__Tasks to perform__
1 – Answer these from the text on the National Portrait Gallery and BP:
(a) Since what year has BP sponsored the Portrait Award?
(b) For how many years had BP been represented on the judging panel before it withdrew in 2020?
(c) How much is the redevelopment of the gallery's building in St Martin's Place costing?
2 – Render this sentence from the text on the National Portrait Gallery and BP in Spanish: "The BP Portrait Award is not being staged in 2021 and 2022 while the National Portrait Gallery’s building in St Martin’s Place is closed for a £35.5m redevelopment."
3 – Carry on the text about the National Portrait Gallery ending its BP partnership, starting after its final sentence.

__Quoted passage__

The National Portrait Gallery (NPG) in London is terminating its partnership with British Petroleum (BP) after more than 30 years, bringing to an end the oil company’s controversial sponsorship of the gallery’s annual Portrait Award. BP has sponsored the prize since 1990. “[The partnership] will not be renewed when the current agreement comes to an end at the [close] of this year,” a BP spokesman says.
The move prompts further debate about fossil fuel sponsorship at major UK cultural institutions, after protestors staged a mock “Stonehenge drilling” presentation earlier this week at the British Museum amid speculation that the BM may extend its sponsorship deal with BP.
In 2020, BP decided to withdraw from the judging panel for the BP Portrait Award which is held at the National Portrait Gallery; the company had been represented on the judging panel for 23 years. The BP Portrait Award is not being staged in 2021 and 2022 while the National Portrait Gallery’s building in St Martin’s Place is closed for a £35.5m redevelopment.

__Supplied information__
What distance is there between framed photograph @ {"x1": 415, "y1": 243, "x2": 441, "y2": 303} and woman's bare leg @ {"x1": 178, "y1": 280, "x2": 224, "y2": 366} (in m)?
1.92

__Task answers__
1 –
(a) 1990
(b) 23 years
(c) £35.5m

2 – El BP Portrait Award no se celebra en 2021 ni en 2022 mientras el edificio de la National Portrait Gallery en St Martin’s Place permanece cerrado por una remodelación de 35,5 millones de libras.

3 –
Nicholas Cullinan, the NPG director, says in a statement: “[BP’s] funding for the award has fostered creativity, encouraged portrait painting for over 30 years and given a platform to artists from around the world, as well as providing inspiration and enjoyment for audiences across the UK.” Louise Kingham, BP’s senior vice president for Europe and head of country for the UK, said: “As we transition to become net-zero by 2050 and help the world get there too, we must look at new ways to best use our talent, experience and resources.”
But the ethical sponsorship campaigners Culture Unstained believe there are other reasons behind the termination of the partnership. "While the [NPG] won’t say it out loud, this is clearly a vote of no confidence in BP’s business," says Jess Worth, the co-director of Culture Unstained. "The company spent 30 years painting a picture of itself as a responsible philanthropist but it is rapidly running out of places to clean up its toxic image. Even now, it continues to invest millions in finding new sources of oil and gas, which will only push the world deeper into climate breakdown." BP were contacted for further comment.
Another activist group, BP or not BP?, which has staged many "creative actions" at the NPG, says it is "delighted" with today's announcement. "There is no way that our national cultural institutions should be legitimising oil companies in the midst of a climate crisis. This is the latest huge win for the movement against fossil fuel sponsorship," says Bayryam Bayryamali, a member of BP or not BP?
Both groups say that the news puts pressure on other institutions, including the British Museum and Science Museum, to follow suit and "get on the right side of history".